🤖 AI Summary
This paper addresses the limitation of conventional dependence measures in detecting “singular dependence”—a phenomenon where the joint distribution concentrates on a zero-measure set under the product of marginal measures. We propose the Covering Correlation (CC), an f-divergence-based nonparametric measure that is the first singular-dependence detector with rigorous statistical interpretability and a well-characterized asymptotic null distribution.

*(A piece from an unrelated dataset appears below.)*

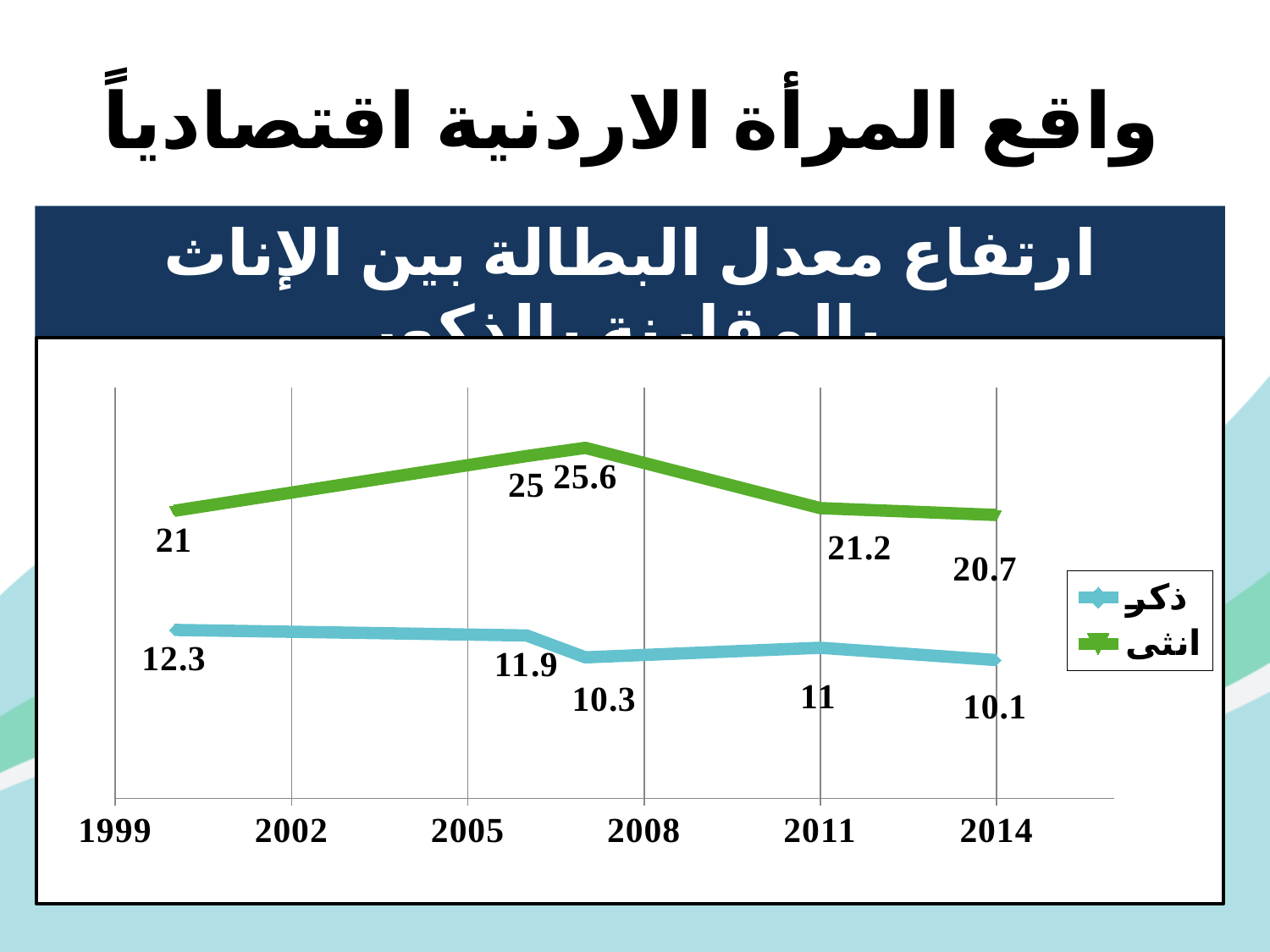
What is the value of the ذكر series at 2011? 11 How many labelled data points does each line have? 5 What is the difference between the انثى and ذكر values at 2014? 10.6 What is the highest value labelled on the انثى (green) line? 25.6 What is the value of the ذكر (blue) series at 2014? 10.1 What is the value of the انثى (green) series at 2014? 20.7 What is the value of the انثى series at 2011? 21.2 What is the lowest value labelled on the ذكر (blue) line? 10.1 What kind of chart is shown on the slide? line chart What are the two series named in the legend? ذكر and انثى Which series has higher values across the whole chart, ذكر or انثى? انثى How many series does the legend list? 2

Methodologically, CC integrates Monge–Kantorovich ranks with optimal transport theory, enabling efficient nonparametric estimation and natural extension to multivariate settings. Experiments demonstrate that CC achieves high sensitivity and robustness to nonlinear, nonmonotonic, and high-dimensional singular dependence structures. Moreover, in large-scale pairwise screening tasks, CC balances strong statistical power with computational efficiency.
📝 Abstract
We introduce the coverage correlation coefficient, a novel nonparametric measure of statistical association designed to quantifies the extent to which two random variables have a joint distribution concentrated on a singular subset with respect to the product of the marginals. Our correlation statistic consistently estimates an $f$-divergence between the joint distribution and the product of the marginals, which is 0 if and only if the variables are independent and 1 if and only if the copula is singular. Using Monge--Kantorovich ranks, the coverage correlation naturally extends to measure association between random vectors. It is distribution-free, admits an analytically tractable asymptotic null distribution, and can be computed efficiently, making it well-suited for detecting complex, potentially nonlinear associations in large-scale pairwise testing.